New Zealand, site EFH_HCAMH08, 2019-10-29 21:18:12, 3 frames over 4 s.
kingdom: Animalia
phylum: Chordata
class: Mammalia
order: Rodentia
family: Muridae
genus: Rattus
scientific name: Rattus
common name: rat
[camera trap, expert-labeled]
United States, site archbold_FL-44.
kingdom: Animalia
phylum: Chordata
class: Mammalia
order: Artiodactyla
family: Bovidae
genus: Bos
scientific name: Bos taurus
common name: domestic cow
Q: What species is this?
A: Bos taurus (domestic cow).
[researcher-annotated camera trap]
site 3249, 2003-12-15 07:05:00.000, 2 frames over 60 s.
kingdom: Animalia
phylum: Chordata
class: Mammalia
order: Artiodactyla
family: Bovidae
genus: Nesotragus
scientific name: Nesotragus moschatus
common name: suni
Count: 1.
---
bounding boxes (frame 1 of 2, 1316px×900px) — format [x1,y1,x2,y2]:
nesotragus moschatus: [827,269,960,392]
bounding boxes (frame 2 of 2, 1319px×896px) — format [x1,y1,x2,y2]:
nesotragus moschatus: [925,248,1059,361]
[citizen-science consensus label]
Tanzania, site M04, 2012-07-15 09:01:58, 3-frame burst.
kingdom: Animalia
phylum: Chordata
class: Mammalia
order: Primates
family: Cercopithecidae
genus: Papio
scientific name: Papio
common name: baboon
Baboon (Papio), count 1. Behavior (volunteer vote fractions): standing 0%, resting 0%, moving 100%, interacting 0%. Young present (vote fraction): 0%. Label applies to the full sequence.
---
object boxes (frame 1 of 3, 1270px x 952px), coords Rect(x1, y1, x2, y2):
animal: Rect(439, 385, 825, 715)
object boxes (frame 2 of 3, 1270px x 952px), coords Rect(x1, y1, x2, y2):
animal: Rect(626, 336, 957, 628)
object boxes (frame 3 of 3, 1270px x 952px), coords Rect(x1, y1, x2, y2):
-------
* [Prompt]:
Returned text must match every record word for word.

* [Task solution]:
New Zealand, site EFH_HCAMH08, 2019-10-29 21:18:12, 3 frames over 4 s.
kingdom: Animalia
phylum: Chordata
class: Mammalia
order: Rodentia
family: Muridae
genus: Rattus
scientific name: Rattus
common name: rat
[camera trap, expert-labeled]
United States, site archbold_FL-44.
kingdom: Animalia
phylum: Chordata
class: Mammalia
order: Artiodactyla
family: Bovidae
genus: Bos
scientific name: Bos taurus
common name: domestic cow
Q: What species is this?
A: Bos taurus (domestic cow).
[researcher-annotated camera trap]
site 3249, 2003-12-15 07:05:00.000, 2 frames over 60 s.
kingdom: Animalia
phylum: Chordata
class: Mammalia
order: Artiodactyla
family: Bovidae
genus: Nesotragus
scientific name: Nesotragus moschatus
common name: suni
Count: 1.
---
bounding boxes (frame 1 of 2, 1316px×900px) — format [x1,y1,x2,y2]:
nesotragus moschatus: [827,269,960,392]
bounding boxes (frame 2 of 2, 1319px×896px) — format [x1,y1,x2,y2]:
nesotragus moschatus: [925,248,1059,361]
[citizen-science consensus label]
Tanzania, site M04, 2012-07-15 09:01:58, 3-frame burst.
kingdom: Animalia
phylum: Chordata
class: Mammalia
order: Primates
family: Cercopithecidae
genus: Papio
scientific name: Papio
common name: baboon
Baboon (Papio), count 1. Behavior (volunteer vote fractions): standing 0%, resting 0%, moving 100%, interacting 0%. Young present (vote fraction): 0%. Label applies to the full sequence.
---
object boxes (frame 1 of 3, 1270px x 952px), coords Rect(x1, y1, x2, y2):
animal: Rect(439, 385, 825, 715)
object boxes (frame 2 of 3, 1270px x 952px), coords Rect(x1, y1, x2, y2):
animal: Rect(626, 336, 957, 628)
object boxes (frame 3 of 3, 1270px x 952px), coords Rect(x1, y1, x2, y2):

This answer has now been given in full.